(Excerpt):
- - - -

2015 SEO: Schema, Structure & Common Sense

2015 SEO, Structured Data, Schema, & Common Sense
The Semantic Web & Emergent SEO Technologies: Part I

Early SEO

From Mark Twain to Maya Angelou we’ve heard the phrase “common sense is terribly uncommon”.
It’s one of those expressions that’s adorably cute or even insightful at first, but might seem entirely too true after a few moments of thought. That’s why Yahoo (an acronym for “Yet Another Hierarchical Officious Oracle”) first showed websites in a structured directory hierarchy tree, back in 1994, because search technologies at the time couldn’t make sense of the web — so it was the job of humans to decide each website’s meaning. Yet, this approach to “search” just didn’t make any sense and would never “scale”.

SEO Now

The Internet of 2015 will witness an enormous amount of applied common sense, as businesses, government agencies and organizations leverage developing and emerging web technologies, within various aspects of both digital publishing and e-commerce initiatives, to transform how their digital investments perform.

SEO Everyday

We enter keywords into search engines, asking questions in order to get answers. We easily type to ask search engines, “When will Stephen Colbert take over for David Letterman“, or “When are we going to Mars?“.

- - - -

(Collected data)
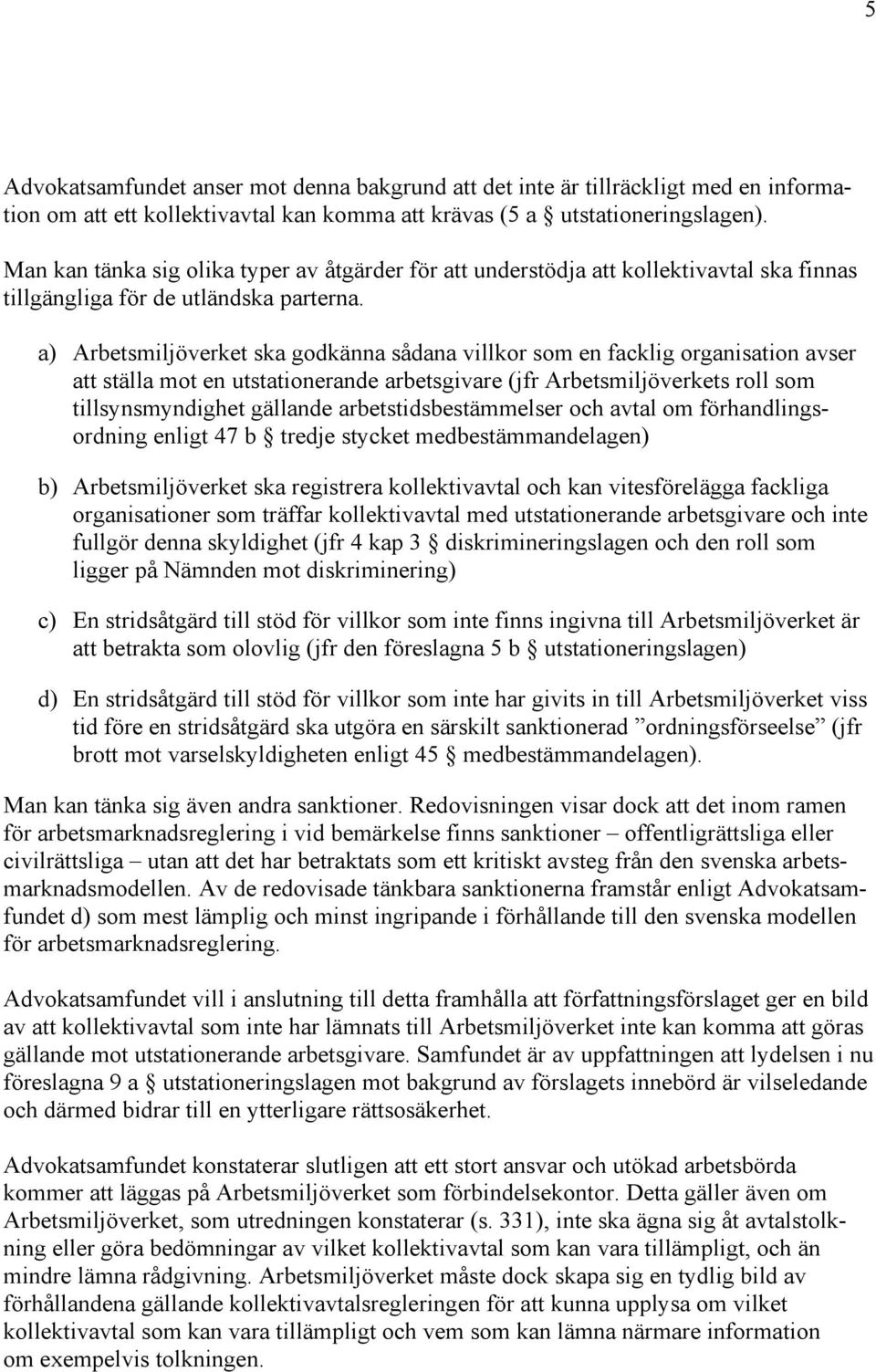 5

Advokatsamfundet anser mot denna bakgrund att det inte är tillräckligt med en information om att ett kollektivavtal kan komma att krävas (5 a § utstationeringslagen).

Man kan tänka sig olika typer av åtgärder för att understödja att kollektivavtal ska finnas tillgängliga för de utländska parterna.

a) Arbetsmiljöverket ska godkänna sådana villkor som en facklig organisation avser att ställa mot en utstationerande arbetsgivare (jfr Arbetsmiljöverkets roll som tillsynsmyndighet gällande arbetstidsbestämmelser och avtal om förhandlingsordning enligt 47 b § tredje stycket medbestämmandelagen)

b) Arbetsmiljöverket ska registrera kollektivavtal och kan vitesförelägga fackliga organisationer som träffar kollektivavtal med utstationerande arbetsgivare och inte fullgör denna skyldighet (jfr 4 kap 3 § diskrimineringslagen och den roll som ligger på Nämnden mot diskriminering)

c) En stridsåtgärd till stöd för villkor som inte finns ingivna till Arbetsmiljöverket är att betrakta som olovlig (jfr den föreslagna 5 b § utstationeringslagen)

d) En stridsåtgärd till stöd för villkor som inte har givits in till Arbetsmiljöverket viss tid före en stridsåtgärd ska utgöra en särskilt sanktionerad ”ordningsförseelse” (jfr brott mot varselskyldigheten enligt 45 § medbestämmandelagen).

Man kan tänka sig även andra sanktioner. Redovisningen visar dock att det inom ramen för arbetsmarknadsreglering i vid bemärkelse finns sanktioner – offentligrättsliga eller civilrättsliga – utan att det har betraktats som ett kritiskt avsteg från den svenska arbetsmarknadsmodellen. Av de redovisade tänkbara sanktionerna framstår enligt Advokatsamfundet d) som mest lämplig och minst ingripande i förhållande till den svenska modellen för arbetsmarknadsreglering.

Advokatsamfundet vill i anslutning till detta framhålla att författningsförslaget ger en bild av att kollektivavtal som inte har lämnats till Arbetsmiljöverket inte kan komma att göras gällande mot utstationerande arbetsgivare. Samfundet är av uppfattningen att lydelsen i nu föreslagna 9 a § utstationeringslagen mot bakgrund av förslagets innebörd är vilseledande och därmed bidrar till en ytterligare rättsosäkerhet.

Advokatsamfundet konstaterar slutligen att ett stort ansvar och utökad arbetsbörda kommer att läggas på Arbetsmiljöverket som förbindelsekontor. Detta gäller även om Arbetsmiljöverket, som utredningen konstaterar (s. 331), inte ska ägna sig åt avtalstolkning eller göra bedömningar av vilket kollektivavtal som kan vara tillämpligt, och än mindre lämna rådgivning. Arbetsmiljöverket måste dock skapa sig en tydlig bild av förhållandena gällande kollektivavtalsregleringen för att kunna upplysa om vilket kollektivavtal som kan vara tillämpligt och vem som kan lämna närmare information om exempelvis tolkningen.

- - - -

(Exercise requirements):
A – Using the SEO article, answer these questions:
(i) What does the article say the name "Yahoo" stands for?
(ii) In what year did Yahoo first show websites in a structured directory hierarchy tree?
(iii) In the sample search query, Stephen Colbert will take over for whom?
B – Continue the SEO article from its last sentence.
This data has no connection to the SEO article.

(Responses by item number):
A –
(i) "Yet Another Hierarchical Officious Oracle"
(ii) 1994
(iii) David Letterman

B –
Google, as it turns out, is making sense of these sorts of common questions, delivering answers inside of boxes (termed “Knowledge Graph” from Google’s Knowledge Vault) along with the usual search results. What if we asked a more practical question, such as “What’s the cost of a 2015 Toyota“? Now, with this search query, we get a list of search results (surrounded by ads). These results reflect that the search engine understands the meaning of the question asked, and the answers to the question are exactly what the “Semantic Web” is all about, i.e., the search results reflect that the search engine really knows the meaning of the question and knows the best answers to that question. And, while all of those search results have many things in common (well, that’d make sense, since they’re all on page #1), nine out of ten of the Google search results have something else in common:
Schema (Structured Data) was integrated to greatly enhance each website’s SEO. That’s but one example of “Emergent SEO” technologies — and in subsequent blog posts we’ll discuss other disciplines within Emergent SEO, such as JSON-LD, RDFa (Resource Description Framework in Attributes), LOD (Linked Open Data), LSI (Latent Semantic Indexing) & SVD (Singular Value Decomposition), FIBO (Financial Industry Business Ontology), even LDA (Latent Dirichlet Allocation), and more.

SEO Construction

When architects and engineers start to build a building they have plans or schematics for that structure, to make sense of what goes where. Major search engines decided just a few years ago that they had problems trying to exactly figure out what goes where, so they got together to start Schema.org, a centralized library of a web data architecture intended to offer structure, behind-the-scenes, for online stores and for online publishers. This repository of structured data, or Schema, is simply intended to be used by publishers and e-commerce websites so that the search engines can more precisely make sense of what each website publishes or sells.

Caliber & SEO

Last November Caliber Media Group delivered a presentation introducing Schema — Schema’s recent history and how Caliber Media Group has been at the forefront of managing Schema for SEO purposes, to greatly enhance strategic and tactical SEO for Caliber’s clients. The conference, ProductCamp Southern California 2014, describes itself as a “user-driven, collaborative” conference for Product Managers and Product Marketers. The presentation, below, is entitled: “Products, Product Schema & SEO: The Product Manager’s Schema Toolkit“.

For the full product Schema.org and Emergent SEO deck please view our Emergent SEO and Schema.org/Product presentation at Product Camp, 2014.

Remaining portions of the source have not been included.